On Thursday night, Depaul USA Executive Director Charles Levesque welcomed art therapists Pat Lyons of Oasis and Lori Bartol of CCW for an “Unlimited Potential: Changing Lives Through Artistic Expression” gallery opening celebration attended by artists, friends and supporters.
The artwork, which will be on display through Aug. 30, includes a range of styles including evocative line-drawings, bold integrations of color and lettering, abstract pieces, landscapes and portraits.
Speaking with NewsWorks before the evening’s program got underway, Levesque admired the gallery as work from people who are largely self-taught through their own “strong urge to create,” which often goes unrecognized without the help of programs like CCW and Oasis.
An artist’s inspiration
Participating artist Stephanie Michelle Washington (a.k.a “Foxy Mama”) contributed a vibrant, toothy portrait of comic Richard Pryor that graces the cover of the show’s pamphlet.
Washington took up the arts about a year ago, but has since participated in several shows that produced eager buyers for her work.
“I used to watch Whoopi [Goldberg] on Sister Act [in which she said] ‘If you want to be a singer, be a singer,'” Washington said of her inspiration to take up a paintbrush after years of encouragement from supporters.

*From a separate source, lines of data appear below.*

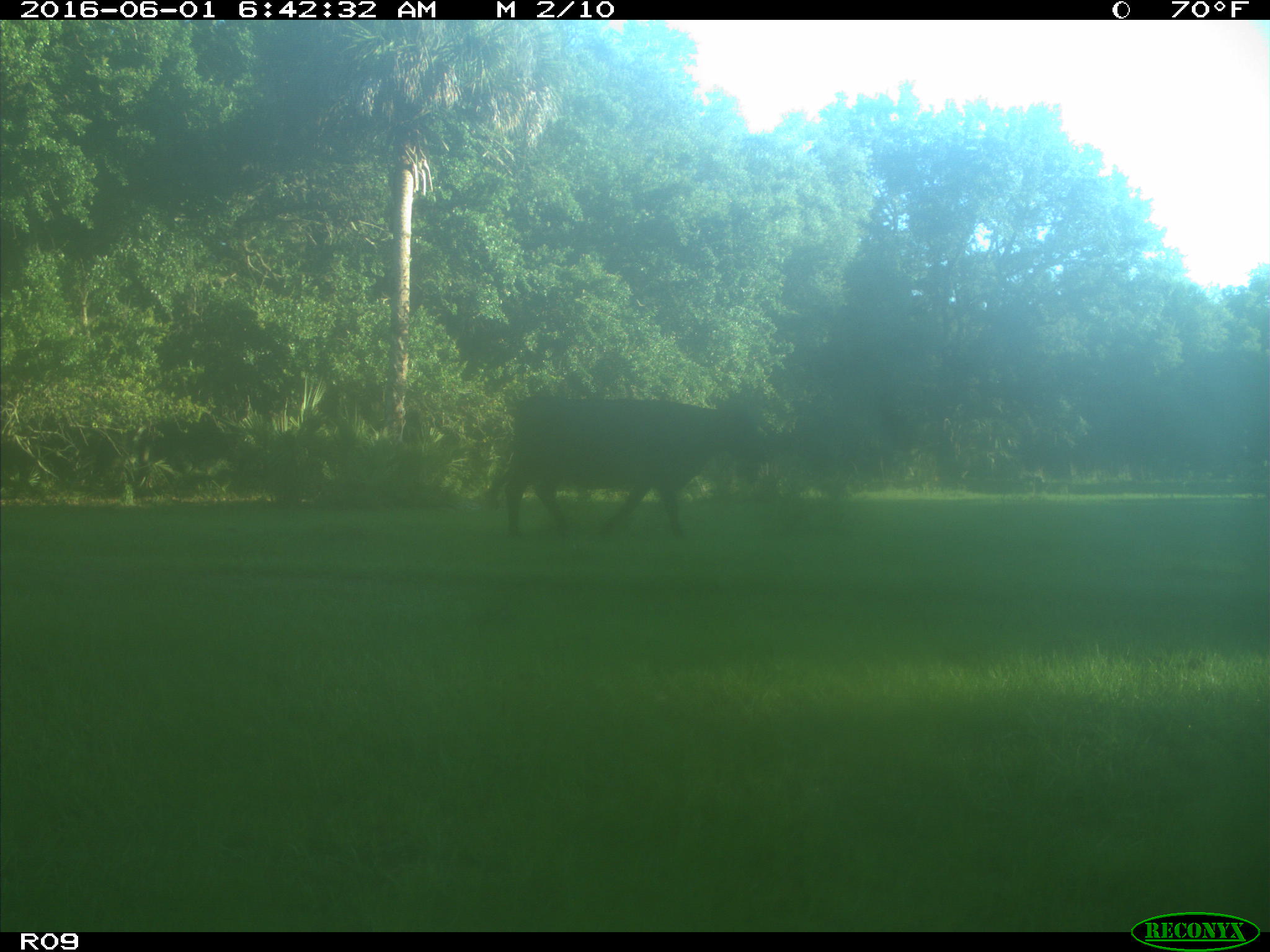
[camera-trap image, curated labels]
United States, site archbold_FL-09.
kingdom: Animalia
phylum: Chordata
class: Mammalia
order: Artiodactyla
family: Bovidae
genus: Bos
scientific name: Bos taurus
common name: domestic cow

The Depaul show includes Washington’s portrait of Nelson Mandela, which was previously displayed in the gallery of Philadelphia’s Magic Garden.
“He’s a good person in South Africa,” she said of why she decided to paint the human-rights icon.

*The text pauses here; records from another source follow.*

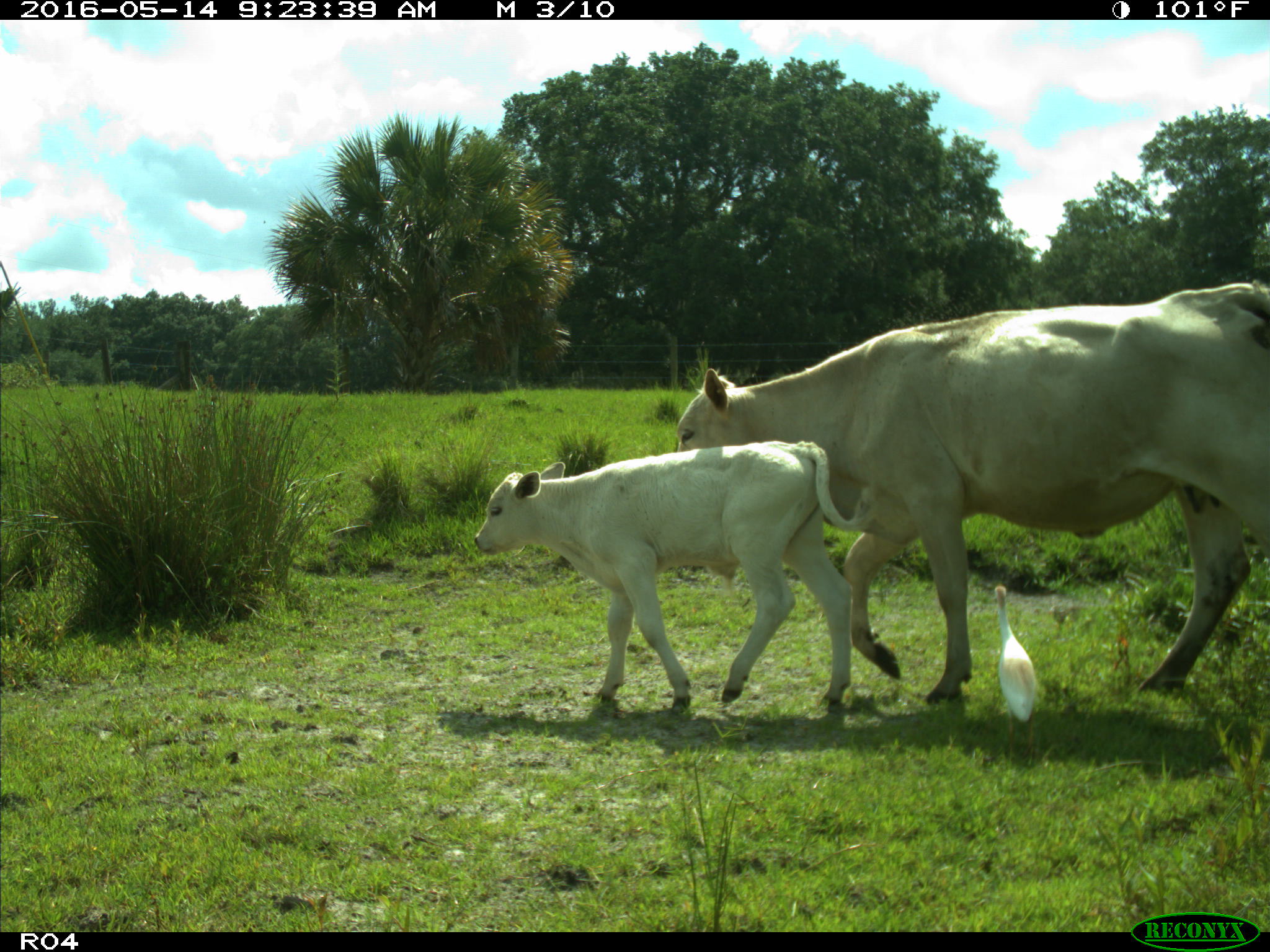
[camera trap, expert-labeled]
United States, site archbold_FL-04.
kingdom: Animalia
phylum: Chordata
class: Mammalia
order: Artiodactyla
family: Bovidae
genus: Bos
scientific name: Bos taurus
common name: domestic cow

Levesque moderated the evening’s program which featured a brief discussion with Lyons and Bartol and a chance for attendees to ask questions.
He noted that the exhibit was a perfect example of the modern “placemaking” that Depaul House hopes to achieve: Aesthetic appeal and opportunities for all, in an open and tolerant setting.

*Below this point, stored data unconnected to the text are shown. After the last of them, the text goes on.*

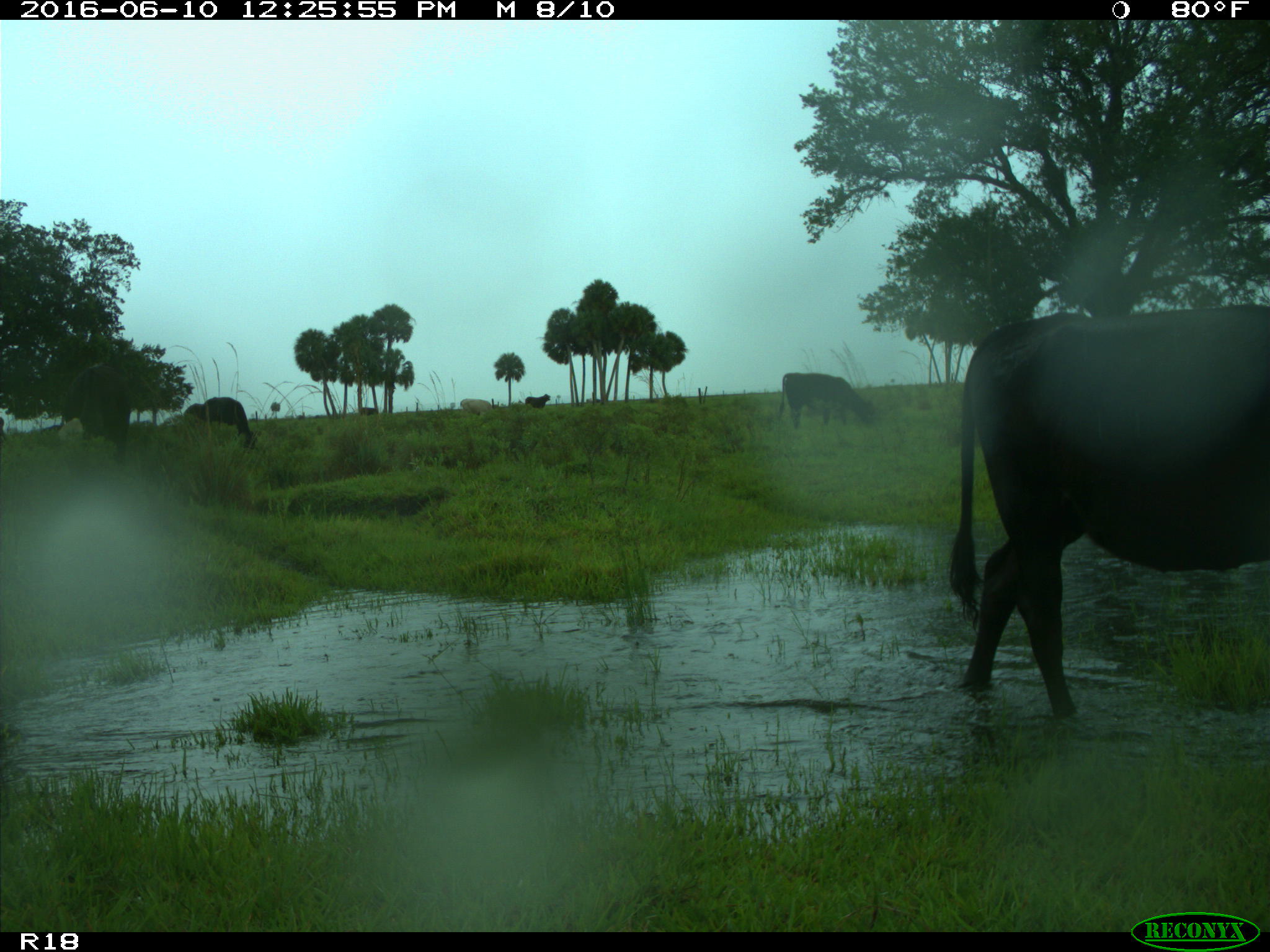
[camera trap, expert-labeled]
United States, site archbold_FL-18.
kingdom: Animalia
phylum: Chordata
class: Mammalia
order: Artiodactyla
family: Bovidae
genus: Bos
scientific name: Bos taurus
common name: domestic cow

Creating art is just the first step
Lyons and Bartol, who are longtime friends and colleagues, said they have worked with some of the artists represented in the show for a decade or more.
“It’s not just to make the artwork, but to put it out there and engage the public,” Bartol said of how a public show is key to “empowering” the artists involved.
Lyons added that the creative pursuits of people who are branded as “disabled” are vital to helping those individuals re-define themselves to a larger world.
“Through art, these artists are able to make a difference in educating others,” Lyons said, pointing to the way a formerly silent Washington bloomed when she began to identify herself as a successful painter. “People with disabilities are stigmatized and this is their chance to squash the stigma.”
Her program participants’ process of making art, inviting the public to see and buy it and interacting with viewers helps to recast social attitudes.
Lyons said that when that happens, “you don’t look at the disability, you look at the ability.”
“Unlimited Potential: Changing Lives Through Artistic Expression” runs at the Depaul House, 5725 Sprague Street, through Aug. 10.